* [Supplied information]:
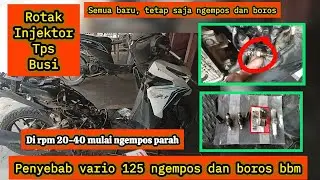 PENYEBAB DAN SOLUSI MENGATASI VARIO 125 NGEMPOS, BREBET DI RPM 40 DAN BOROS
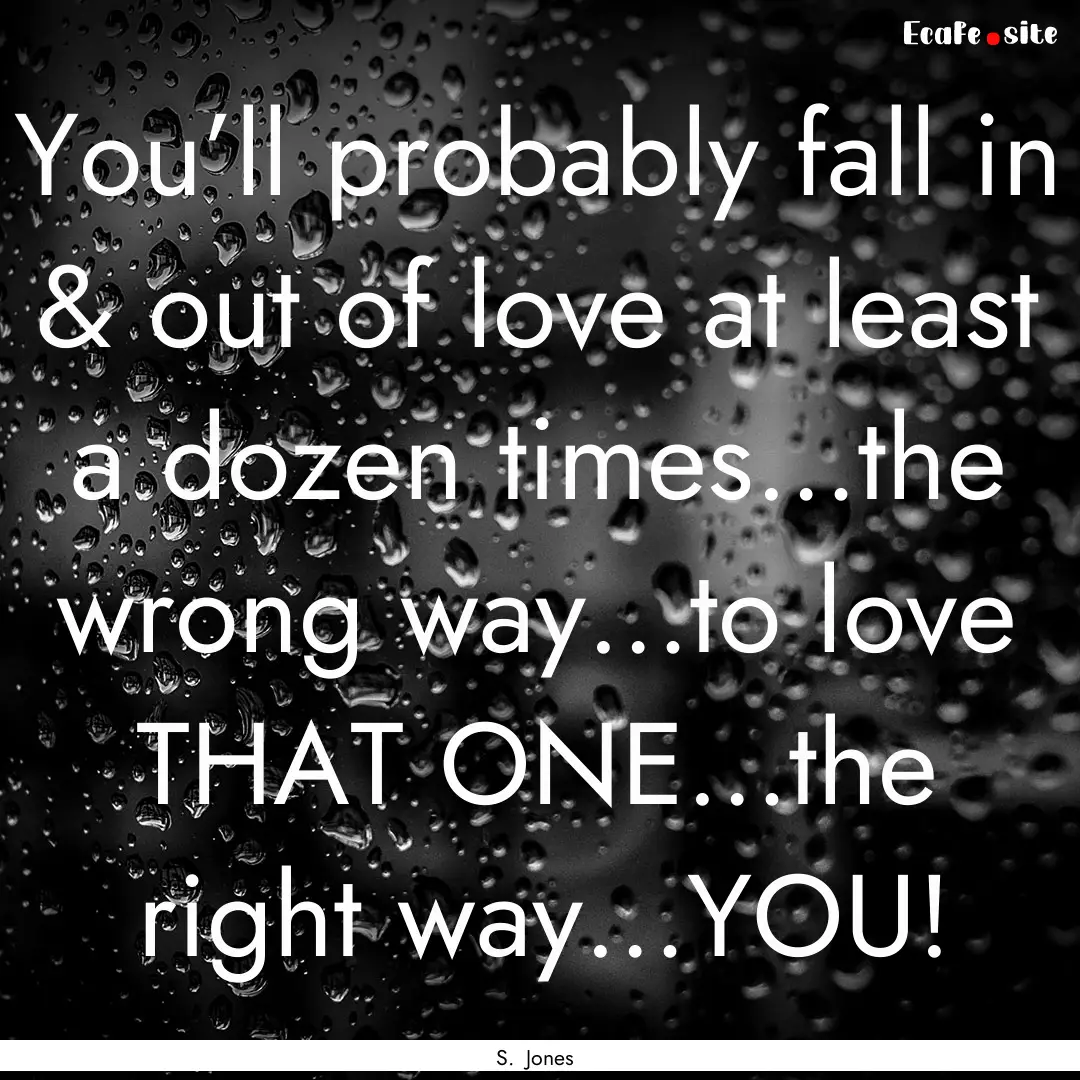 You’ll probably fall in & out of love at.... : Quote by S. Jones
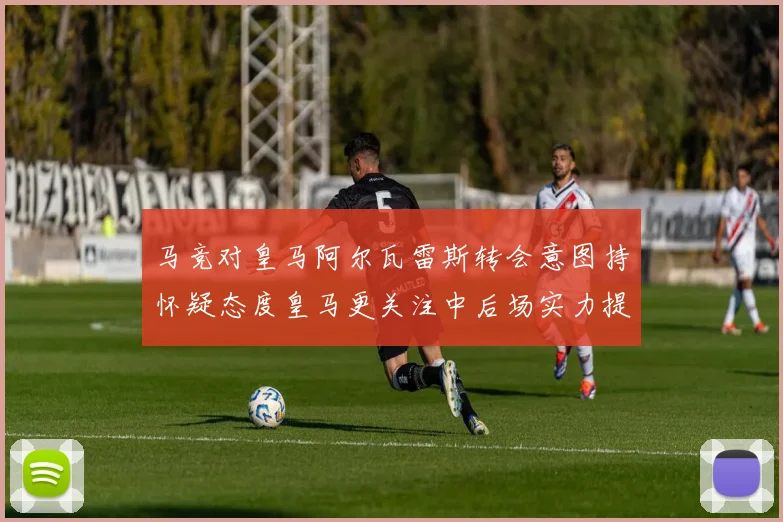 马竞对皇马阿尔瓦雷斯转会意图持怀疑态度皇马更关注中后场实力提升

* [To do]: Where pictures appear, skip them and transcribe all other material word for word.

* [Output for this task]:
 PENYEBAB DAN SOLUSI MENGATASI VARIO 125 NGEMPOS, BREBET DI RPM 40 DAN BOROS
 You’ll probably fall in & out of love at.... : Quote by S. Jones
 马竞对皇马阿尔瓦雷斯转会意图持怀疑态度皇马更关注中后场实力提升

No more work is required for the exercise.